According to The Telegraph, a "regime change" has been in the works for the past three years.
According to the paper, the American Embassy in Cairo helped a young dissident attend a US-sponsored summit for activists in New York, while working to keep his identity secret from Egyptian state police. On his return to Cairo in Dec 2008, the activist told US diplomats that an alliance of opposition groups had drawn up a plan to overthrow President Hosni Mubarak and install a democratic government in 2011.
Egyptian security has since arrested the dissident in connection with the demonstrations. The Telegraph has refused to reveal his identity.
The disclosures, contained in previously secret US diplomatic dispatches released by the WikiLeaks website, show American officials pressed the Egyptian government to release other dissidents who had been detained by the police.
President Mubarak, facing the biggest challenge to his authority in his 31 years in power, ordered the army on to the streets of Cairo yesterday as rioting erupted across Egypt. Police fired rubber bullets and used tear gas and water cannon in an attempt to disperse the crowds. At least five people were killed in Cairo alone yesterday and 870 injured, several with bullet wounds.
Mohamed ElBaradei, the pro-reform leader and Nobel Peace Prize winner, was placed under house arrest after returning to Egypt to join the dissidents.
Riots also took place in Suez, Alexandria and other major cities across the country. William Hague, the Foreign Secretary, urged the Egyptian government to heed the "legitimate demands of protesters".
US Secretary of State Hillary Clinton said she was "deeply concerned about the use of force" to quell the protests.
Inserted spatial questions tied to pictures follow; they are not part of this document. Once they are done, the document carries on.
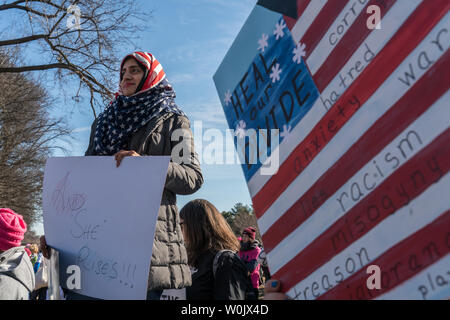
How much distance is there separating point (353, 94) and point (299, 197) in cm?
29

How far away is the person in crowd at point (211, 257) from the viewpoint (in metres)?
2.55

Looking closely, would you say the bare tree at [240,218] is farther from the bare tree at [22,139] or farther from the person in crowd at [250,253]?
the person in crowd at [250,253]

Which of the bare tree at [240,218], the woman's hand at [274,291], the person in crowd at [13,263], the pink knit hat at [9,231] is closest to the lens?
the woman's hand at [274,291]

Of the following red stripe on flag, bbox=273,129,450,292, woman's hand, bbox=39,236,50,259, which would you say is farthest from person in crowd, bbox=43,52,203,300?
red stripe on flag, bbox=273,129,450,292

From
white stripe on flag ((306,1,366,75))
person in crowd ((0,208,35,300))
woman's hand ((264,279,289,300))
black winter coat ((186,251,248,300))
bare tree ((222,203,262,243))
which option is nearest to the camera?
white stripe on flag ((306,1,366,75))

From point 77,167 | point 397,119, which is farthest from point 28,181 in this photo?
point 397,119

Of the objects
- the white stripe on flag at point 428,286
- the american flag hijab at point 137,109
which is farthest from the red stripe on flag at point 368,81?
the american flag hijab at point 137,109

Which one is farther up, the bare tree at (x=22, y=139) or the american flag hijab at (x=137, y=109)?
the bare tree at (x=22, y=139)

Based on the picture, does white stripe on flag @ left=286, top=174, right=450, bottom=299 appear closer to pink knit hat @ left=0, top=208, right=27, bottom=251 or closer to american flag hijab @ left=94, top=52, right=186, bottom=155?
american flag hijab @ left=94, top=52, right=186, bottom=155

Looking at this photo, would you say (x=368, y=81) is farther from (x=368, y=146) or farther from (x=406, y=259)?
(x=406, y=259)

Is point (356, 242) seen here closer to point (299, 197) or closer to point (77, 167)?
point (299, 197)

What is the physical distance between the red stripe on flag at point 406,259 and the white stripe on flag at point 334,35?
0.47 m

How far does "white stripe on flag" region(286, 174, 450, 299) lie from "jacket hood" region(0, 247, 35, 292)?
1.92 m

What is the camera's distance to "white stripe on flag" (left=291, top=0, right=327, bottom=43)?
1.11 m
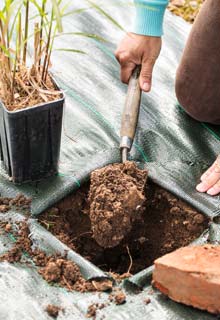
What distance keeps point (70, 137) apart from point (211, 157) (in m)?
0.48

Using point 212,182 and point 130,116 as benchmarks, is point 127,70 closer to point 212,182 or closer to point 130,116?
point 130,116

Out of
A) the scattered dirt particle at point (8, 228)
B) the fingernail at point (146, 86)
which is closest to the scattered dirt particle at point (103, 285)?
the scattered dirt particle at point (8, 228)

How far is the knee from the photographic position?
204 centimetres

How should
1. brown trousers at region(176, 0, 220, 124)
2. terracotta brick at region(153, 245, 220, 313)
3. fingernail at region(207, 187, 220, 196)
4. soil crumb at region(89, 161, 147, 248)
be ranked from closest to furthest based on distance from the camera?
terracotta brick at region(153, 245, 220, 313) < soil crumb at region(89, 161, 147, 248) < fingernail at region(207, 187, 220, 196) < brown trousers at region(176, 0, 220, 124)

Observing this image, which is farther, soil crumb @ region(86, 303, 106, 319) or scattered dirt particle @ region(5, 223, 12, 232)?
scattered dirt particle @ region(5, 223, 12, 232)

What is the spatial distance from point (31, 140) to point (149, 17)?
1.80 feet

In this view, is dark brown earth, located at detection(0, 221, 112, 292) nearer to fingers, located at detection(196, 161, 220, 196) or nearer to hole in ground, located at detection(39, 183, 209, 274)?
hole in ground, located at detection(39, 183, 209, 274)

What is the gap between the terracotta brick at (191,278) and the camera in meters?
1.36

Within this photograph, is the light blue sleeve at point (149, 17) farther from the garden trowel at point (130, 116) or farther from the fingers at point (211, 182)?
the fingers at point (211, 182)

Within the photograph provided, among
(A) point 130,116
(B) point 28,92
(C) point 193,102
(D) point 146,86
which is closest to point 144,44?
(D) point 146,86

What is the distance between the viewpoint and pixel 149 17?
5.85 feet

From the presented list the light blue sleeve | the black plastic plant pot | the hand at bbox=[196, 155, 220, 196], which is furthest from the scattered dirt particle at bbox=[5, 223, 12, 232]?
the light blue sleeve

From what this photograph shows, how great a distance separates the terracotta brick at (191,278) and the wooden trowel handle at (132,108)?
50 cm

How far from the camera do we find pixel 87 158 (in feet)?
6.01
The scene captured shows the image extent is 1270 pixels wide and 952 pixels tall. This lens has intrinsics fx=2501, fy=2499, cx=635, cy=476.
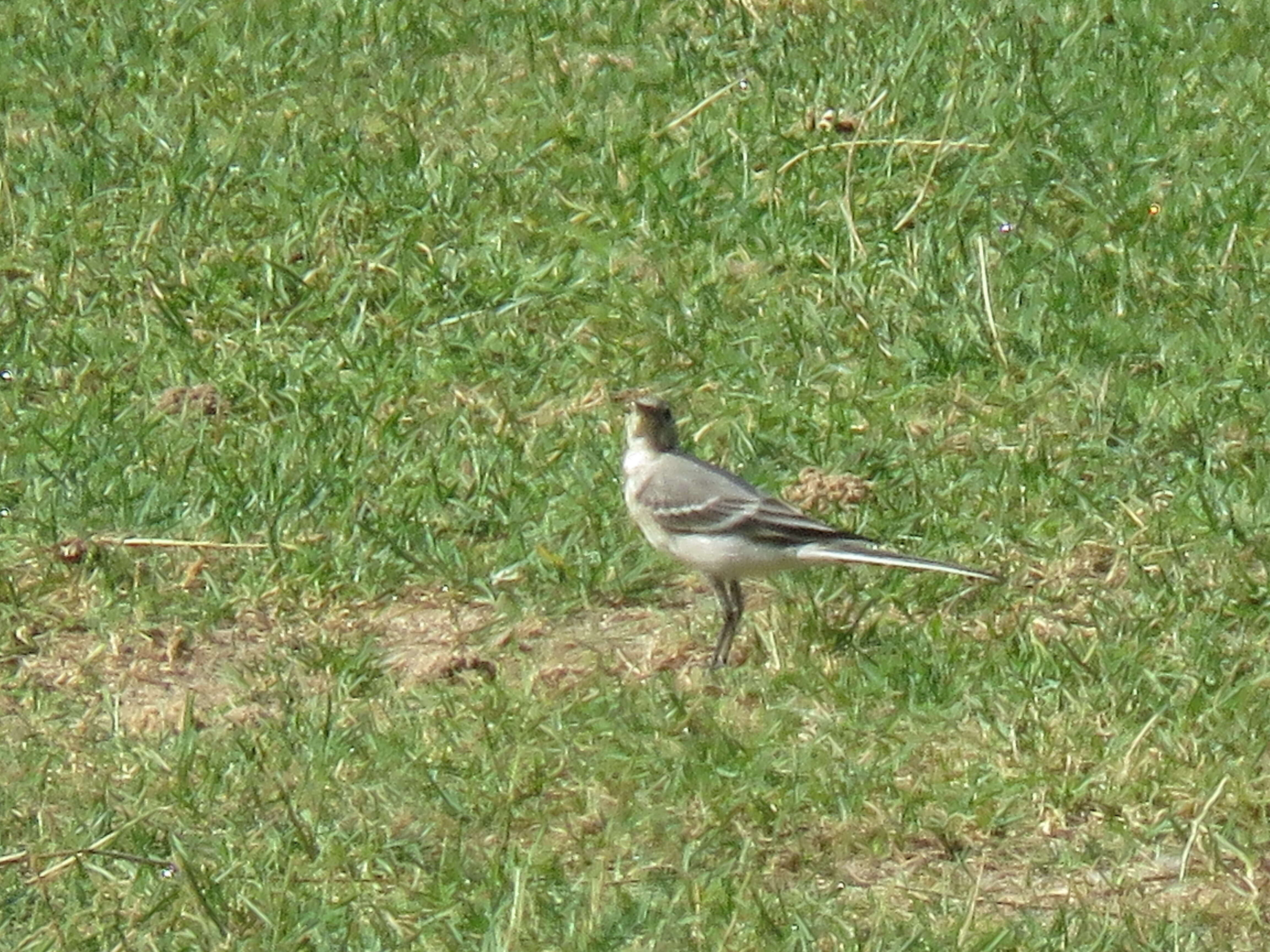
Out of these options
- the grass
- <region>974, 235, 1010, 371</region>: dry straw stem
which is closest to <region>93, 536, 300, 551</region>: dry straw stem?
the grass

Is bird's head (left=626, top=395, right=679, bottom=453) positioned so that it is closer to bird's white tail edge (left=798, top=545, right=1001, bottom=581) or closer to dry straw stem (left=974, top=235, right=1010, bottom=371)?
bird's white tail edge (left=798, top=545, right=1001, bottom=581)

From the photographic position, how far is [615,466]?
7.47 metres

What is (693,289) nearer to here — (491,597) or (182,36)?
(491,597)

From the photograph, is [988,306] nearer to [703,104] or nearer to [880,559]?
[703,104]

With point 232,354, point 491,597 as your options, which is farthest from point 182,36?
point 491,597

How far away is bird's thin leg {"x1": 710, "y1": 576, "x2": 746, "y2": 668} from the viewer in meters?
6.40

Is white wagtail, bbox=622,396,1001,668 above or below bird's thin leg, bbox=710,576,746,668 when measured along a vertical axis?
above

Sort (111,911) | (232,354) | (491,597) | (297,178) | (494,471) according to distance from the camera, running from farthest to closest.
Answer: (297,178)
(232,354)
(494,471)
(491,597)
(111,911)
In an interview for the American news channel CNN, to be broadcast on Jan 30, David Cameron said: "I think what we need is reform in Egypt. I mean, we support reform and progress in the greater strengthening of the democracy and civil rights and the rule of law."
Washington has previously been a supporter of the Mubarak's regime, but the leaked documents show the extent to which America was offering support to pro-democracy activists in Egypt while publicly praising Mubarak as an important ally in the Middle East.